Le camp, financé par un homme d’affaires soudanais, s’étend sur 14 hectares dans une zone agricole à proximité du Nil, contrôlée par l’armée.
Des centaines de familles sont hébergées dans des tentes dotées de lits, certains dorment sur des nattes en plastique déployées au sol.
Cinq cliniques rudimentaires, de simples tentes bleues transformées en pharmacie, laboratoire, salles d’hospitalisation ou unités de soins de courte durée, accueillent les patients. Des chaises en plastique remplacent le mobilier absent. Des ambulances envoyées de la ville d'Al-Dabbah, à 20 km au nord, font office de cliniques mobiles.
La plupart des déplacés souffrent d’infections pulmonaires et intestinales, de diarrhées, de maladies de peau et oculaires, selon Ahmed Al-Tijani, volontaire auprès de la clinique mobile de l’Organisation internationale pour les migrations (OIM).
« Nous faisons tout pour répondre aux besoins médicaux, mais les ressources sont insuffisantes » et certains patients « exigent des soins spécialisés » inexistants dans le camp, déplore-t-il.
Fuir, survivre, soigner
Plus de 150 femmes enceintes ou allaitantes ont aussi été accueillies, rapporte la volontaire Fatima Abdelrahman, responsable sur place de la santé reproductive. Plusieurs d’entre elles avaient dû donner naissance sur la route de l’exil, « après des jours de marche ».
Après 18 mois de siège, El-Facher a été prise fin octobre par les paramilitaires des Forces de soutien rapide (FSR), provoquant la fuite de plus de 100 000 personnes.
Parmi eux, la Dr Ikhlass Abdallah et une soixantaine de soignants ont trouvé refuge au camp d’Al-Dabbah, avec des centaines de familles jetées sur les routes par les combats meurtriers entre l’armée et les FSR.
« Nous ne sommes pas en bon état, mais nous sommes obligés de l’être (...) pour fournir des soins à ceux qui en ont besoin », explique Ikhlass Abdallah.
Sur la route, « il fallait soigner les gens en secret » et parfois laisser les blessés sans bandages « car si les FSR découvraient que quelqu’un avait reçu des soins, ils le frappaient à nouveau », dit-elle.
Être identifié comme médecin signifiait « soit la mort, la captivité ou la rançon », affirme-t-elle, en précisant que les rançons exigées par les paramilitaires étaient plus importantes pour les soignants.
Selon un bilan publié par l’OMS fin octobre, plus de 1 200 soignants ont été tués dans 285 « attaques effroyables » visant des établissements médicaux depuis le début de la guerre, en avril 2023.
Tous les hôpitaux détruits
Épuisée par des « heures d’affilée dans les blocs opératoires », Ikhlass Abdallah a travaillé jusqu’au bout à la maternité de l’hôpital saoudien, dernier établissement fonctionnel d’El-Facher.

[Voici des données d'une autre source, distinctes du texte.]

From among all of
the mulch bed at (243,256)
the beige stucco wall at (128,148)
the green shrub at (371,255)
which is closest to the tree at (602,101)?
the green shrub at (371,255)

Elle évoque les attaques meurtrières répétées des FSR sur l’hôpital.
Une nuit, « nous avons entendu un drone, puis il est tombé sur l’hôpital », se souvient la médecin. « Nous avons accouru (...) mais il n’y avait plus personne à secourir ».
« De nombreux corps étaient méconnaissables. Les gens étaient déchiquetés, réduits en morceaux (...) Ce que nous avons vu semblait irréel, un cauchemar sorti d’un film ».
L’Organisation mondiale de la santé (OMS) a dénoncé fin octobre quatre attaques en un mois sur cette maternité, affirmant que plus de 460 patients et des soignants y avaient été abattus.
Et selon Ikhlass Abdallah, « la situation sur la route était pire qu’à El-Facher ». La guerre, qui a fait plusieurs dizaines de milliers de morts, déraciné des millions de civils, a entraîné l’effondrement du système de santé.